Jennifer Saunders fuels the culture wars | Ab Fab stars says 'woke' concerns 'stop a lot of the fun'

Jennifer Saunders fuels the culture wars

Ab Fab stars says 'woke' concerns 'stop a lot of the fun'

As a pioneer of the alternative comedy movement that banished old-school racist and sexist comedy from the mainstream, you might expect Jennifer Saunders to be alert to changing tastes.

Now the star plunged into the so-called culture wars by slamming what she considers an oversensitive, ‘small-minded’  brigade sucking the fun out of comedy.

The 62-year-old told an audience in London’s West End that, 30 years on from  the launch of Absolutely Fabulous, she would not get away with making her sitcom today. 

She said: ‘What pisses me off? Quite a lot of stuff, actually. I get pissed off by people and gentle criticism all the time.

‘This is a modern thing, isn’t it?

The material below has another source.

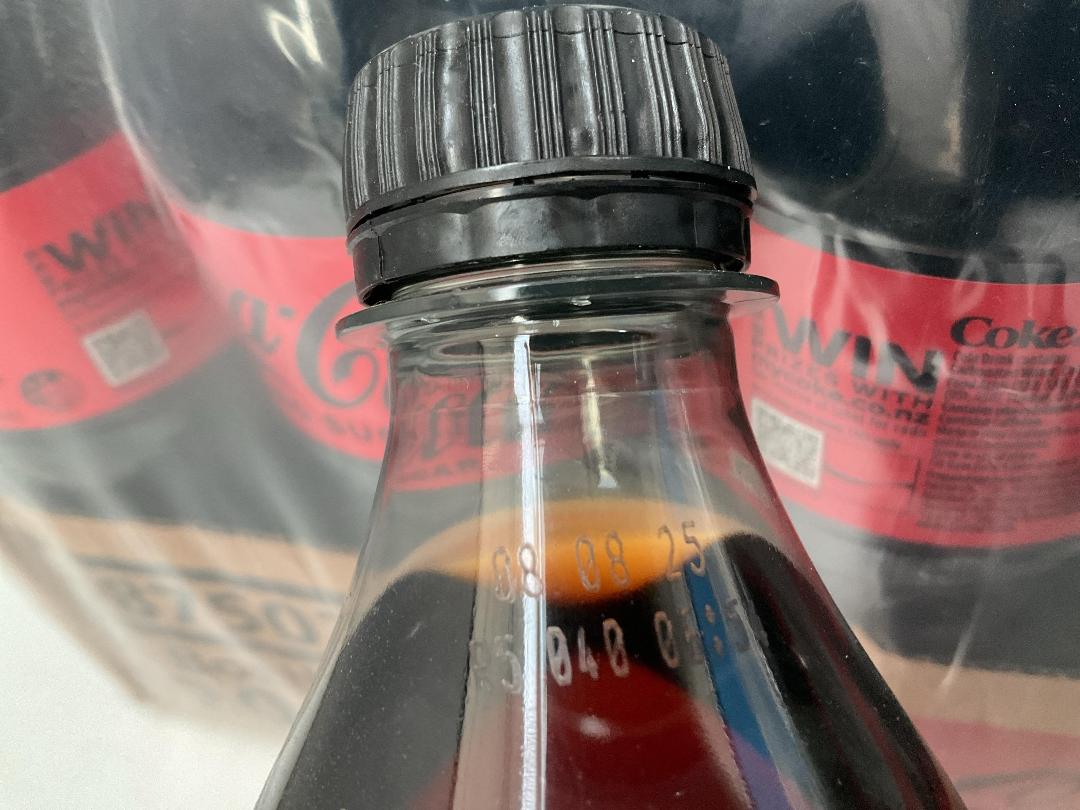 Photo '4' of 420mL Coca Cola Zero Sugars and Coca Cola Diets Photo '4' of 420mL Coca Cola Zero Sugars and Coca Cola Diets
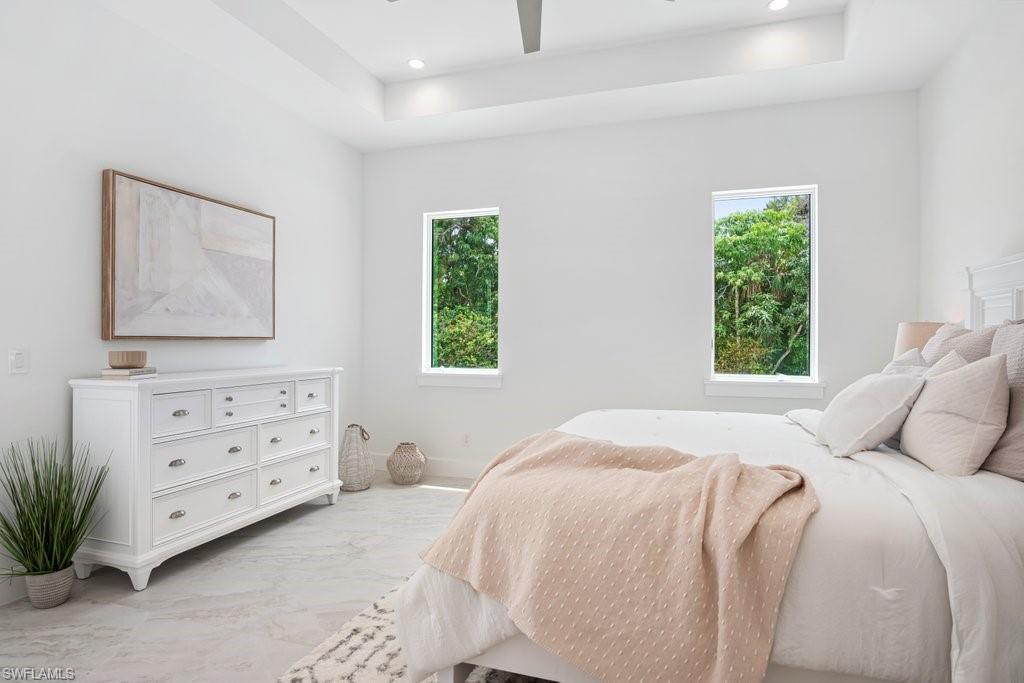 IMPERIAL SHORES - Residential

If someone says something it always has to be, "Oh, but sorry, you can’t say that". I say, "Oh fuck off".

‘It’s not a crime to have an opinion or say something. It is always petty and small-mindedness that pisses me off — bigotry and small-mindedness.’

She added that today’s sensitivities had ‘changed comedy like what we used to make. I think we would probably talk ourselves out of most of it now.  It stops a lot of the fun, maybe, like jokes. I remember jokes. Silly jokes.’

It is not the first time she has expressed such sentiments – but given the current media climate framing the world as a battle between the ‘woke’ and the mainstream, they made the front page of The Sun today, under the banner headline Ab Drab Britain.

And in a leader column the newspaper agreed, saying: ‘Comedy with no edge, or simply preaching predictable woke politics, isn’t funny even to sentient lefties. But as long as feeble executives at TV networks or other corporations are terrified of a Twitterstorm, the woke puritans will win.’

Saunders  made similar comments at the 2018 Cheltenham Literary Festival, saying: ‘I think it is harder to write what we used to write now. There is always someone tutting in the back of your mind every time you write a joke that is on the edge: "Don’t you think someone might be offended?" It’s very tiring.

‘Because now you are not allowed to just write comedy and put it on television. You can with stage… but with television there’s a lot of tutting. It’s very annoying. I do look back at stuff we’ve done in the past and think: oh God, the Twittersphere would go mad.’

At her ‘audience with..’ event at the Garrick Theatre on Monday, she also said TV executives were always trying to shoehorn men into her shows.

She said: ‘If you don’t have men in a women’s show it’s like, "Um, could you have a man in it?" You do get a bit of pressure.’

However, female-led TV comedies are on the rise with the likes of Motherhood, Derry Girls, Fleabag and Alma’s Not Normal.

Ab Fab ran from 1992 to 2012, with a movie released in 2016 - although Saunders told her audience that a follow-up would be unlikely.